Harley and Cassidy Felerski stand by the display they made for the Homespun exhibit.

A portion of the castle Harley and Cassidy Felerski (and their mother Caroline and father Richard) helped create is pictured. Submitted photos.


Earth Day lessons take a crafty turn

Broken hair ties with butterflies, egg cartons, computer boxes and more went into a project two local home-schooled girls worked on for Earth Day. For Cassidy and Harley Felerski, the lesson they learn in their home schooling classes on Earth Day took a crafty turn when they started looking around their home for recycled items and turned it into a project that was on display at Seymour Library.

Their Homespun Art Exhibit, their mom Caroline said, was to show how everyday items can be reused and recycled into art pieces and craft projects. "Everything in the project is made with recycled every day items," she said.

"It took us a long time to come up with the project - we did it on Sunday," seven-year-old Cassidy said. Her mom, Caroline, laughed in the background and said the project took them longer than that - several weeks in fact.

"Once we started talking about Earth Day, we started looking around the house for items that could go into a craft project, it just grew," Caroline said.

"My design had hearts and rainbows on it," five-year-old Harley said of a portion of the project she helped with. "I really liked painting."

The project turned from a small scale one into a full scale castle. "We also had Mardi Gras masks that we made out of waffle boxes and decorated with the butterflies from hair ties and glitter glue," Caroline said.
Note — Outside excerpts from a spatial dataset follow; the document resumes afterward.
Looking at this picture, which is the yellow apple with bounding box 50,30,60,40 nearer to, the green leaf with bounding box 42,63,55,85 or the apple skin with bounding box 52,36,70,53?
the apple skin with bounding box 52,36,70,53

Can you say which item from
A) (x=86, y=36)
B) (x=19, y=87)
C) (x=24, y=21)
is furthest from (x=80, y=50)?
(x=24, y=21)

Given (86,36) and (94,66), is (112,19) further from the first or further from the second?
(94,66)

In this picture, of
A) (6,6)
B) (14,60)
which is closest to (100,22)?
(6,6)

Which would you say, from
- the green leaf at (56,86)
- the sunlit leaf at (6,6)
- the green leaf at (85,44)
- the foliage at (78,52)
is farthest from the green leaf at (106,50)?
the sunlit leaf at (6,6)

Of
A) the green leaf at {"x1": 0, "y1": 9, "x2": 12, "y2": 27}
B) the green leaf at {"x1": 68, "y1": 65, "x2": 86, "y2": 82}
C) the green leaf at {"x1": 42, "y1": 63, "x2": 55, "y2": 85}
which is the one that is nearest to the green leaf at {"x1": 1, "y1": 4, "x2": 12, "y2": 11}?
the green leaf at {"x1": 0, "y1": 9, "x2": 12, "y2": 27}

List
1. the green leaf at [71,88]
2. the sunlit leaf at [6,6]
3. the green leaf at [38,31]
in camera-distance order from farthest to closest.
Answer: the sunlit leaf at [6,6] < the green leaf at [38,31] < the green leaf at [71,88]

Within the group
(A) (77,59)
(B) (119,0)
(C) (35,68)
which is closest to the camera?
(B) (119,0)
Plastic flowers, decorated with pebbles from a fish tank, were displayed in homemade pots.

Felerski said the project may make a trip to Art Walk in The Neighborhood of the Arts in Rochester in the summer. "We are trying to see if we might be able to get projects that other home-schooled kids have worked on and get a display together for Art Walk," Caroline said.

When asked what would happen to the project once it came home, Felerski said she isn't quite sure but would like to see an Earth Day project between several home-schooled children and their families become a larger collaborative project in the future.